Rand Simberg has been after to me to change the name of this page from RLV News to Space Transport News. Not quite ready to do that but I will promise to refer to the SS1 missions as “flights” rather than “launches”. I suggest that all you alt.spacers out there take the pledge as well. Time that we transition out of thinking of spaceflight as a series of one-offs and start thinking in terms of spaceship departures and arrivals instead.

Sounds good to me. Now that I’m done posting, I think I’ll shut down my reusable computation machine, get into my reusable wheeled transportation device, and head back to my reusable dwelling unit 🙂

Columbia Lessons Learned

There’s a piece up on Spaceref on the lessons from the Columbia accident.
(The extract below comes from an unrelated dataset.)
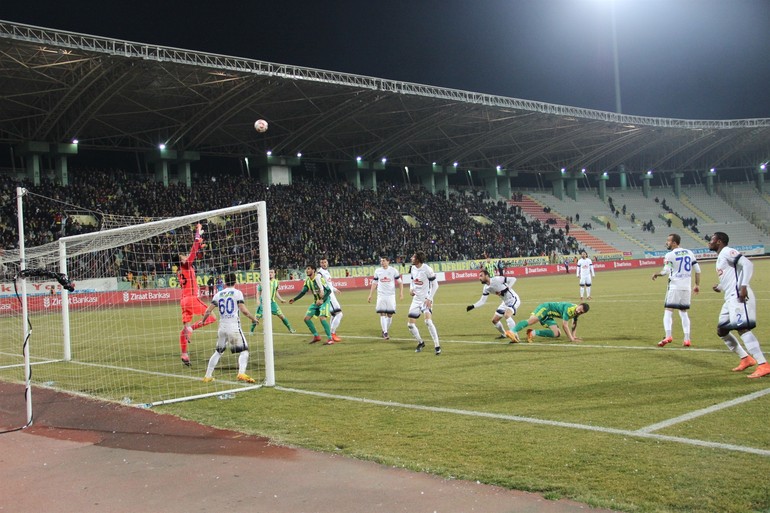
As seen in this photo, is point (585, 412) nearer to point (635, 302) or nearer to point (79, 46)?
point (635, 302)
I don’t think there’s anything really new there, but it’s worth a read anyway.

One thing that stands out is this quote, from Aristotle: We are what we repeatedly do. Excellence, then, is not an act, but a habit.

The Date Is Set

SpaceShipOne will attempt the first flight to a hundred kilometers on the summer solstice, June 21, about three weeks from today, according to an email from Jim Oberg.

[Update on Wednesday afternoon]

Leonard David has the story.

Here’s the full press release (in response to a question that Duncan Young asks in comments):

Mojave, CA: A privately-developed rocket plane will launch into history on June 21 on a mission to become the world

Top 10 Reasons NOT to go into space

Via RocketForge, apparently one of the things that came up at the recent ISDC conference was 10 reasons not to go into space.

I particularly like #9 Space is “just another rich white guy’s playground”, kind of like the deep ocean is just another rich white guy’s playground, right? In the short term, space development will quite likely involve rich white guys getting their jollies. The RWGs will subsidize technology development that will get the rest of us up there. Sounds great to me – after all, joyrides into space will have a lot better impact on the long term future of humanity than an equivalent amount of money spent on a game fishing vacation.

Incidentally, it looks like there’s an NSS blog now, with Arthur Smith at the helm (or at least lurking in the pilothouse 🙂 I look forward to reading it.